[Dataset entries]

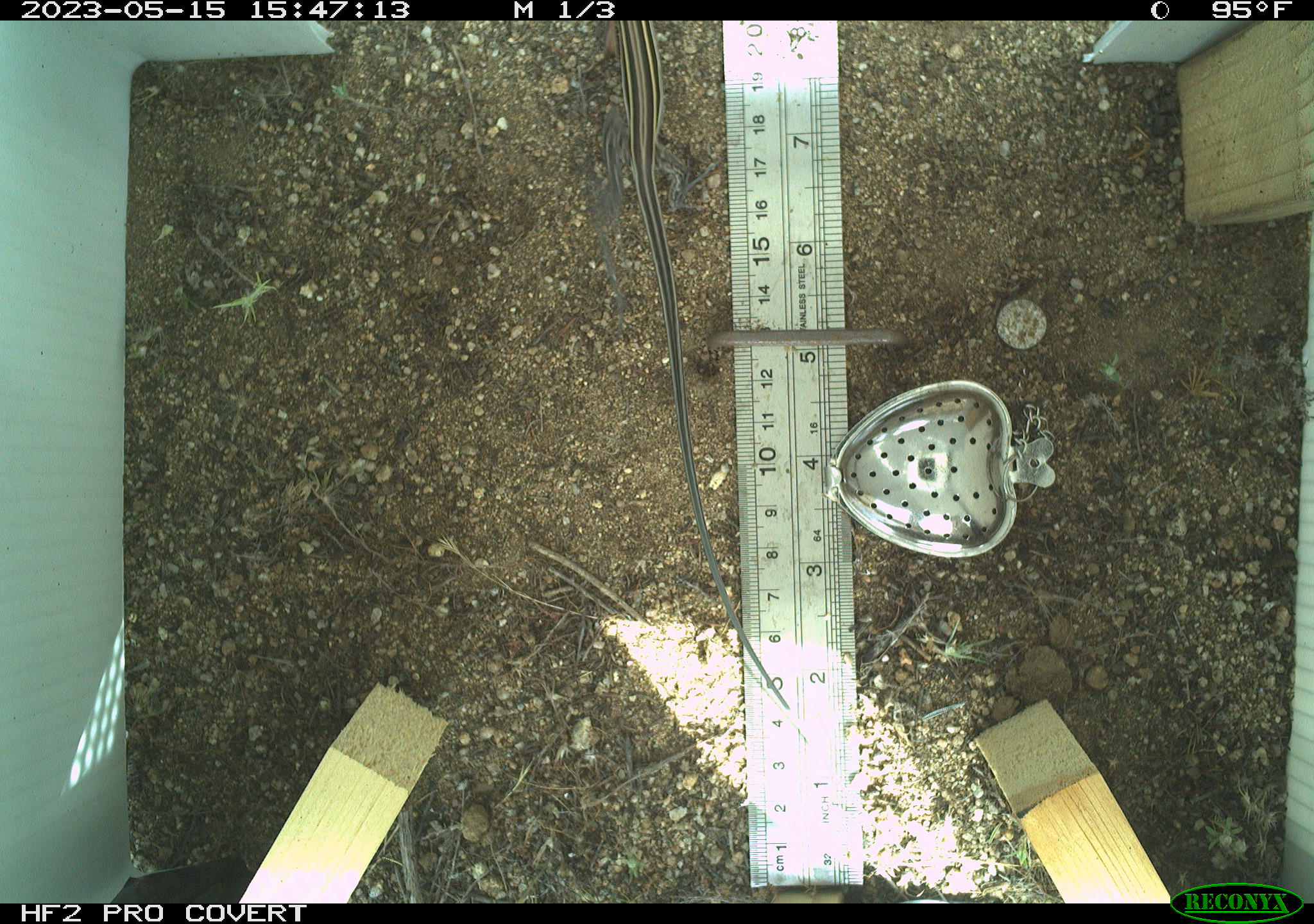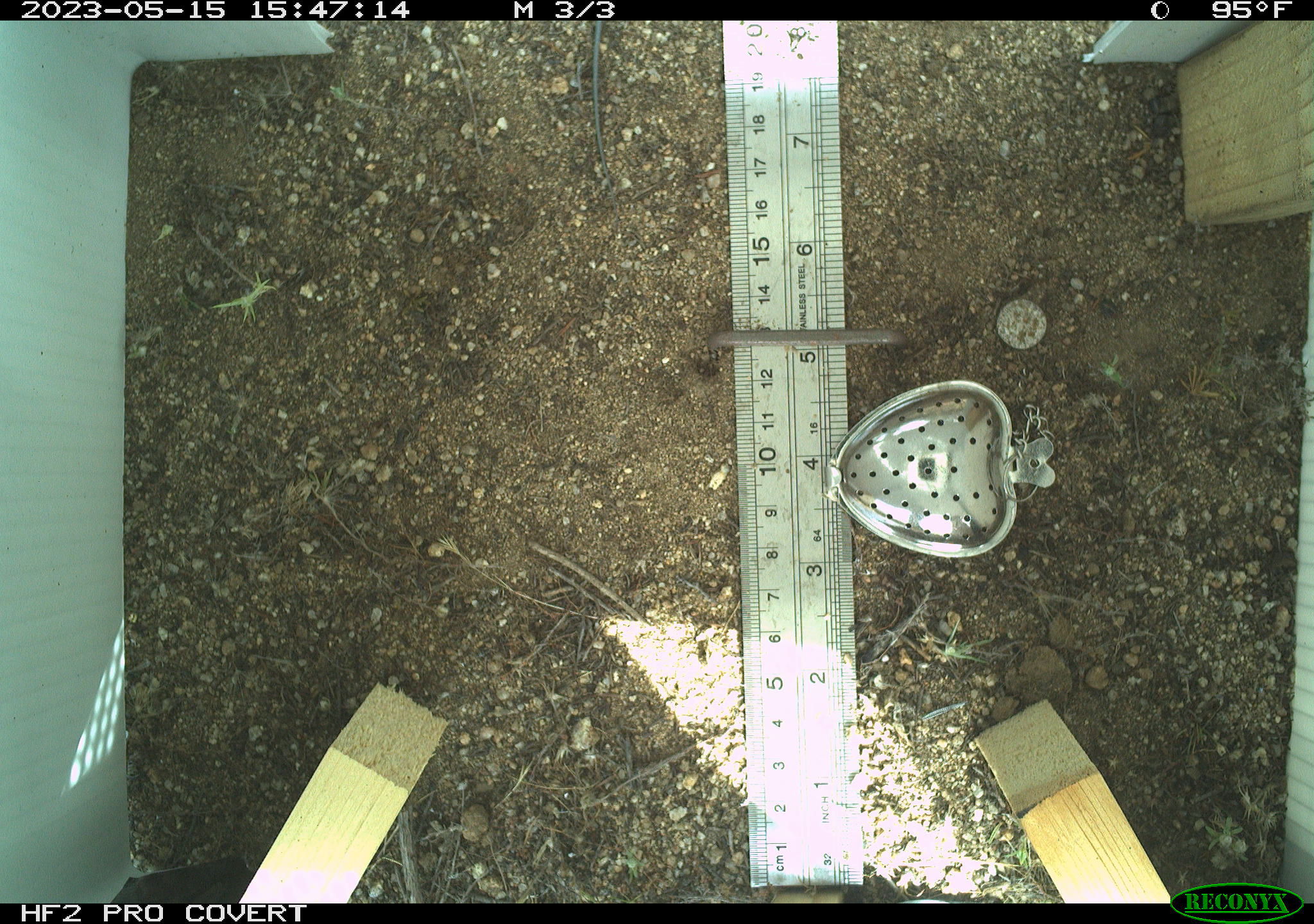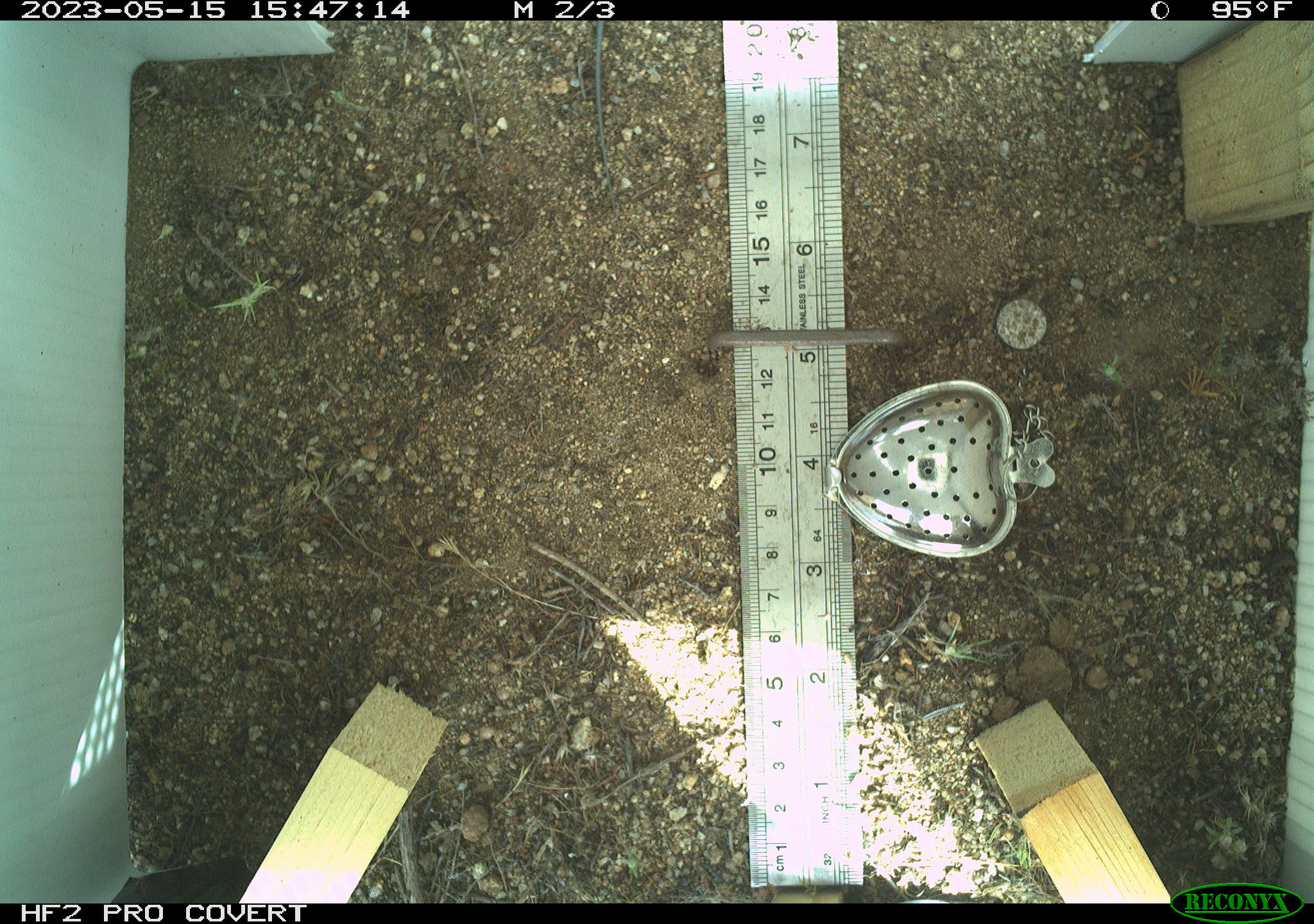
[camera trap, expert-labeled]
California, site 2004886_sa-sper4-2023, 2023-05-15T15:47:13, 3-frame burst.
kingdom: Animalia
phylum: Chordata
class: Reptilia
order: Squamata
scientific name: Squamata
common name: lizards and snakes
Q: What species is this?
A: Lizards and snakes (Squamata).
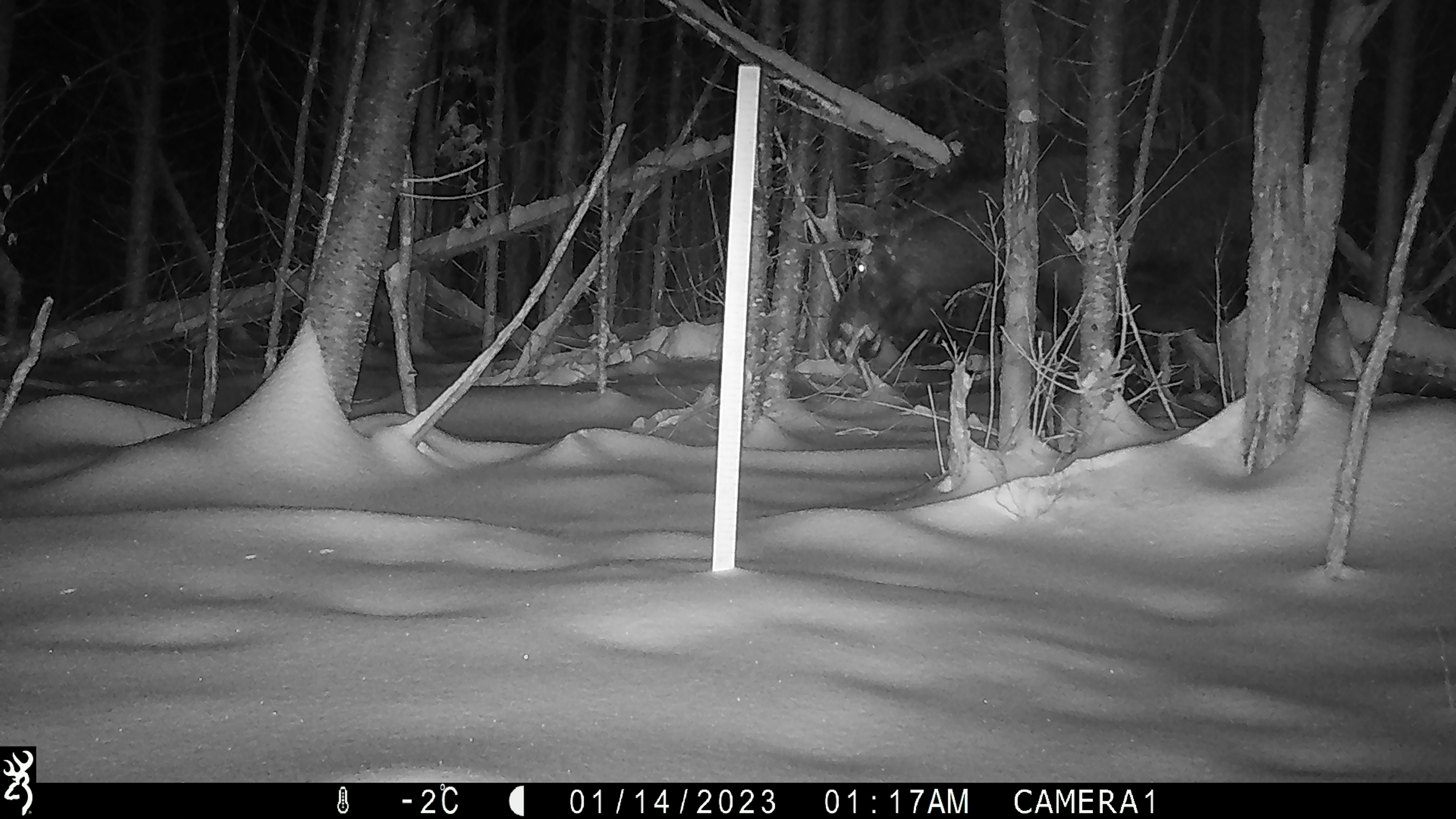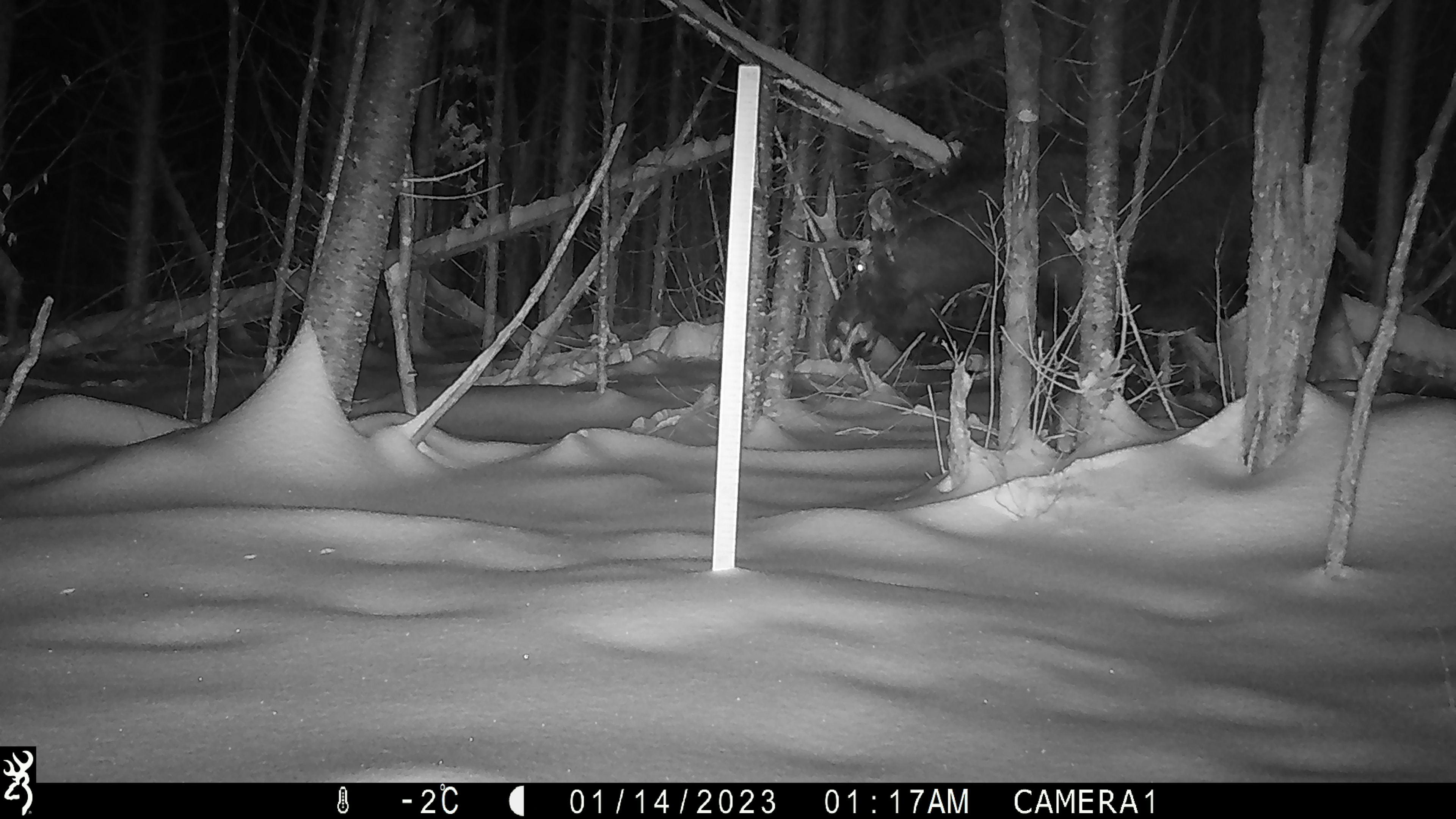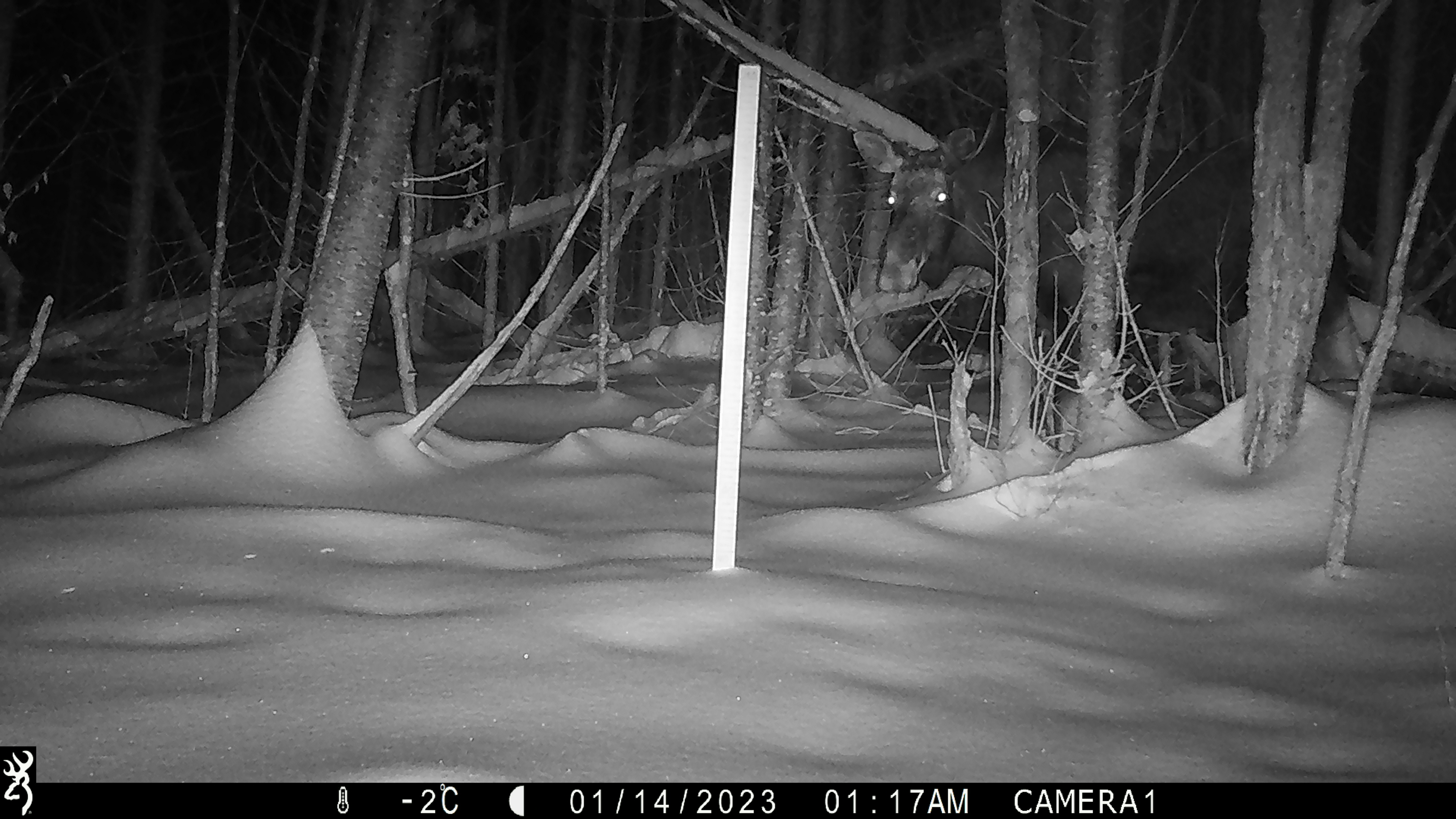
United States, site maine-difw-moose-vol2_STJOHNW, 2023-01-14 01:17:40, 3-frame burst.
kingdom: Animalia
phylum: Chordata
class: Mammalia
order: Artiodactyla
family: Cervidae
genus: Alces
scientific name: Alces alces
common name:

How to complete this task: Print exactly the first line of the entries and every line after it through the one that contains "scientific name: Alces alces", leaving the pictures out.

Response to this task:
[camera trap, expert-labeled]
California, site 2004886_sa-sper4-2023, 2023-05-15T15:47:13, 3-frame burst.
kingdom: Animalia
phylum: Chordata
class: Reptilia
order: Squamata
scientific name: Squamata
common name: lizards and snakes
Q: What species is this?
A: Lizards and snakes (Squamata).
United States, site maine-difw-moose-vol2_STJOHNW, 2023-01-14 01:17:40, 3-frame burst.
kingdom: Animalia
phylum: Chordata
class: Mammalia
order: Artiodactyla
family: Cervidae
genus: Alces
scientific name: Alces alces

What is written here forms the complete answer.